The Bank of America Chicago Marathon continues to provide significant growth to Chicago’s economy, with the 2015 race delivering an estimated $277 million in total business impact to the city, an increase of more than 9 percent compared to 2014. The findings come from the latest economic impact study reported today by Bank of America.
The event remains an important economic driver for the city, providing more than a quarter of a billion dollars to Chicago for the third year in a row.
The independent study is conducted by University of Illinois at Urbana-Champaign’s Regional Economics Applications Laboratory. Study authors used the Chicago Region Econometric Input-Output Model to estimate the direct and indirect economic impact the marathon has on the local economy.
The latest report found the event directly contributed an estimated $112 million to the main sectors of the tourism industry, which includes travel, lodging, entertainment and transportation, in addition to another $165 million in indirect activity. This is an equivalent of 1,948 jobs and $94 million worth of wages and salary income. Each dollar spent by a race participant generated an additional $1.27 worth of activity distributed throughout Chicago.
“As the proud steward of this iconic tradition, Bank of America is pleased to support an event that continues to be a significant driver of economic benefit to the city of Chicago,” said Paul Lambert, Chicago market president, Bank of America. “The marathon’s economic impact continues to grow, increasing by more than $23 million from 2014 to 2015. The marathon’s success is largely due to our enduring partnership with the city, its residents and businesses.”

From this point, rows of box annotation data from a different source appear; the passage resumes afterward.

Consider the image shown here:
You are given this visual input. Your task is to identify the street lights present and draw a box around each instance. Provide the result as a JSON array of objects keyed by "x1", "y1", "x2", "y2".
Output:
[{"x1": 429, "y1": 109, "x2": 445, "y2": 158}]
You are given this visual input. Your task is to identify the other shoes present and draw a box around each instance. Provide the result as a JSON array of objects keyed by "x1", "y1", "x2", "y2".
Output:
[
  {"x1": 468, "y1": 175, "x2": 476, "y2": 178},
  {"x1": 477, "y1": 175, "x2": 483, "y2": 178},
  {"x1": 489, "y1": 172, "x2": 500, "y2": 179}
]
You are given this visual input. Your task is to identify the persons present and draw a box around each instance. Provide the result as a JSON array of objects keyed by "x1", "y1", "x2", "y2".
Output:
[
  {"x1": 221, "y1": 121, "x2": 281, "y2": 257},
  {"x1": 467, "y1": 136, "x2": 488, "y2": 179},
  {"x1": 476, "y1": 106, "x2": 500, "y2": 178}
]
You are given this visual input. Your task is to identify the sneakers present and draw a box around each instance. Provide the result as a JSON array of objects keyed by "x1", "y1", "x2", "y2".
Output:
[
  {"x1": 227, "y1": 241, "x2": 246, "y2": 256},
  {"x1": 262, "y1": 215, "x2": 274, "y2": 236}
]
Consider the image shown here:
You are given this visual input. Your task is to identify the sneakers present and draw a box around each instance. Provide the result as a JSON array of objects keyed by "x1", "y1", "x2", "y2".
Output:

The Bank of America Chicago Marathon had 39,499 race participants pick up packets in 2015. Of those participants, 27 percent noted that they were visiting Chicago for the first time. Each year, the marathon attracts new visitors to Chicago and helps improve the image of the city as a leading tourist destination.
“The Bank of America Chicago Marathon continues to be a major demand generator each year, helping foster increased visitation to Chicago not only from throughout the United States, but also from around the globe,” said David Whitaker, president and CEO of Choose Chicago. With 19 percent of participants traveling here internationally and 27 percent of runners visiting Chicago for the first time, the marathon strongly supports the citys goal of increasing its visibility as a tourist destination.”

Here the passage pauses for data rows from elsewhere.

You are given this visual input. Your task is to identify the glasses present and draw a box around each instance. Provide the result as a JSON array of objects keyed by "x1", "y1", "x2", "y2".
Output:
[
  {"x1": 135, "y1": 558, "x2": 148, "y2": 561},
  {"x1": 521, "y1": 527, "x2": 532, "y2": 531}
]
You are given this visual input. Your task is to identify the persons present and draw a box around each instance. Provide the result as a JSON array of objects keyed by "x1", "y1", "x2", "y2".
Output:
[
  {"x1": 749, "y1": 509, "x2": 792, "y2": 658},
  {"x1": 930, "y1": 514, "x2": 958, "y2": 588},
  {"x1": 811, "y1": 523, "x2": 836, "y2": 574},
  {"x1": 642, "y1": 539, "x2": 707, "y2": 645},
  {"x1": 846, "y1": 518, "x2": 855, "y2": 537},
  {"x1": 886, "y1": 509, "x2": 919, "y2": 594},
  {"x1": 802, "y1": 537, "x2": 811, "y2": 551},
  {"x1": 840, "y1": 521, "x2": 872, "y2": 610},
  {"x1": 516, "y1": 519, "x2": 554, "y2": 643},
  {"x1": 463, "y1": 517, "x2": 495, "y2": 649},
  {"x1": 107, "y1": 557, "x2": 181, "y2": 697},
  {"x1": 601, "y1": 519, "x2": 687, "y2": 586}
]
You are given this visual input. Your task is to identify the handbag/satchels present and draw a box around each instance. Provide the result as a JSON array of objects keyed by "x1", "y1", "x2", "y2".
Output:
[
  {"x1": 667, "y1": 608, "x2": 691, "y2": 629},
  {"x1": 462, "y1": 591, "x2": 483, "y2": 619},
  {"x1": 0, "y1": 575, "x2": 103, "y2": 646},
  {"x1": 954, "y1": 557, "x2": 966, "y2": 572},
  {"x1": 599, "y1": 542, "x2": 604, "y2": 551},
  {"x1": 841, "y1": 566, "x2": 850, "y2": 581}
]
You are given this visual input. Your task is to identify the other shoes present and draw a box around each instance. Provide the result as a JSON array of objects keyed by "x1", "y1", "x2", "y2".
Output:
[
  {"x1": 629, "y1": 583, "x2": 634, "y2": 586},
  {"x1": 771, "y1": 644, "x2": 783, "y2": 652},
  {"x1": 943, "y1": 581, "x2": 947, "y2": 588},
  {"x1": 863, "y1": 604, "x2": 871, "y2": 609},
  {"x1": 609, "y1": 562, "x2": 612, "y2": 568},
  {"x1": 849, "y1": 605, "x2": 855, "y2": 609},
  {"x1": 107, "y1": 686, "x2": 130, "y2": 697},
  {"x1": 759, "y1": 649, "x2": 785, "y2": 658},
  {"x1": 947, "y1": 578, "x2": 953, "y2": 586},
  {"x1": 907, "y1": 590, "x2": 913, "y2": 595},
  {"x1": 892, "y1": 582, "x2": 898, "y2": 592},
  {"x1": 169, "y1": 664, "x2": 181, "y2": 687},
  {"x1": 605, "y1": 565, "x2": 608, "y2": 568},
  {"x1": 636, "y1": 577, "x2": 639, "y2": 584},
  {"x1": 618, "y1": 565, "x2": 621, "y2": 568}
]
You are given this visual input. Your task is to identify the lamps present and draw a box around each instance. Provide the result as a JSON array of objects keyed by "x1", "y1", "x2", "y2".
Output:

According to the 2015 study, the economic impact of the Bank of America Chicago Marathon is highlighted by significant increases across multiple sectors, including:
- $277 million in total business impact to the city, an increase of more than 9 percent compared to 2014.
- $112 million in direct impact of the tourism industry, an increase of nearly 10 percent compared to 2014.
- Spending on transportation more than doubled to $18,574,405, a nearly 180 percent increase compared to 2014.
- Spending on shopping nearly doubled to $33,075,426, a 96 percent increase compared to 2014.
- Spending on entertainment increased by 51 percent to $8,067,671.